- **Exercise details**:
Rewrite the data below, swapping each "bridge tower" for "suspension tower" and leaving everything else unchanged.

[Collected data entries]
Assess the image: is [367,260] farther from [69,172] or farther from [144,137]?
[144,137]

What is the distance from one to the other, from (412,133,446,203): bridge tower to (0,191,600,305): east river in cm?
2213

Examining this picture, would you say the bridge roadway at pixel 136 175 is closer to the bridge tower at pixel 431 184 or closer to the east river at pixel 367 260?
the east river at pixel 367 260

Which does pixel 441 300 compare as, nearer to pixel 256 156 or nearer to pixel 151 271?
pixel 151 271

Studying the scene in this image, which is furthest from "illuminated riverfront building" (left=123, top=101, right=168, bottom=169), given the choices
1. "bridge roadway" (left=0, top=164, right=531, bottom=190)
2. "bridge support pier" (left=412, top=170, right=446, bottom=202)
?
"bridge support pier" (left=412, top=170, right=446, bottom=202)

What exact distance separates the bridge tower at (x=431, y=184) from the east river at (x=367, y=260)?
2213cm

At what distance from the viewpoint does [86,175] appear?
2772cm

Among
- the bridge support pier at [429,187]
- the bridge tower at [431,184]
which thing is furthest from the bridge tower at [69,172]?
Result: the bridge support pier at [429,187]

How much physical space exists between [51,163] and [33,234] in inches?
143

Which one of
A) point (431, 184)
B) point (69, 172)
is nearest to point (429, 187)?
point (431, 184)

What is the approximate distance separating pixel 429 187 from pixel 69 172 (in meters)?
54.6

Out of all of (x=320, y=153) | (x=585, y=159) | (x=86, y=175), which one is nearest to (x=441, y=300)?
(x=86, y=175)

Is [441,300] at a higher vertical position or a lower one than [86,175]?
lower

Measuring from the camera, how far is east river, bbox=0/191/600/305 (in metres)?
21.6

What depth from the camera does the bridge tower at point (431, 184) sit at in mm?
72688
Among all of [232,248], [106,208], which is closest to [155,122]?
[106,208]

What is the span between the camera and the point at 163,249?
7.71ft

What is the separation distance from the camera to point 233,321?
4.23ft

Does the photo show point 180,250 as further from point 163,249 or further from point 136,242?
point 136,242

- **The reply**:
Assess the image: is [367,260] farther from [69,172] or farther from [144,137]?
[144,137]

What is the distance from one to the other, from (412,133,446,203): suspension tower to (0,191,600,305): east river in cm?
2213

Examining this picture, would you say the bridge roadway at pixel 136 175 is closer to the suspension tower at pixel 431 184 or closer to the east river at pixel 367 260?
the east river at pixel 367 260

Which does pixel 441 300 compare as, nearer to pixel 256 156 or nearer to pixel 151 271?
pixel 151 271

Studying the scene in this image, which is furthest from "illuminated riverfront building" (left=123, top=101, right=168, bottom=169), given the choices
1. "bridge roadway" (left=0, top=164, right=531, bottom=190)
2. "bridge support pier" (left=412, top=170, right=446, bottom=202)
?
"bridge support pier" (left=412, top=170, right=446, bottom=202)

What exact distance separates the suspension tower at (x=431, y=184) from the east river at (x=367, y=260)?
2213cm

At what distance from the viewpoint does [86,175] appear?
2772cm

Among
- the bridge support pier at [429,187]
- the suspension tower at [431,184]
which thing is furthest from the suspension tower at [69,172]?
Result: the bridge support pier at [429,187]

How much physical space exists between [51,163] and [33,234] in inches?
143

Which one of
A) point (431, 184)
B) point (69, 172)
is nearest to point (429, 187)?
point (431, 184)

What is the approximate distance separating pixel 429 187 from pixel 69 172 (in meters)?
54.6

Out of all of (x=320, y=153) | (x=585, y=159) | (x=86, y=175), which one is nearest to (x=441, y=300)?
(x=86, y=175)

Is [441,300] at a higher vertical position or a lower one than [86,175]?
lower

Measuring from the camera, how far is east river, bbox=0/191/600/305 (in metres)?
21.6

What depth from the camera does the suspension tower at point (431, 184) sit at in mm?
72688
Among all of [232,248], [106,208], which is closest to [155,122]?
[106,208]

What is the span between the camera and the point at 163,249?
7.71ft

What is the separation distance from the camera to point 233,321?
4.23ft

Does the photo show point 180,250 as further from point 163,249 or further from point 136,242?
point 136,242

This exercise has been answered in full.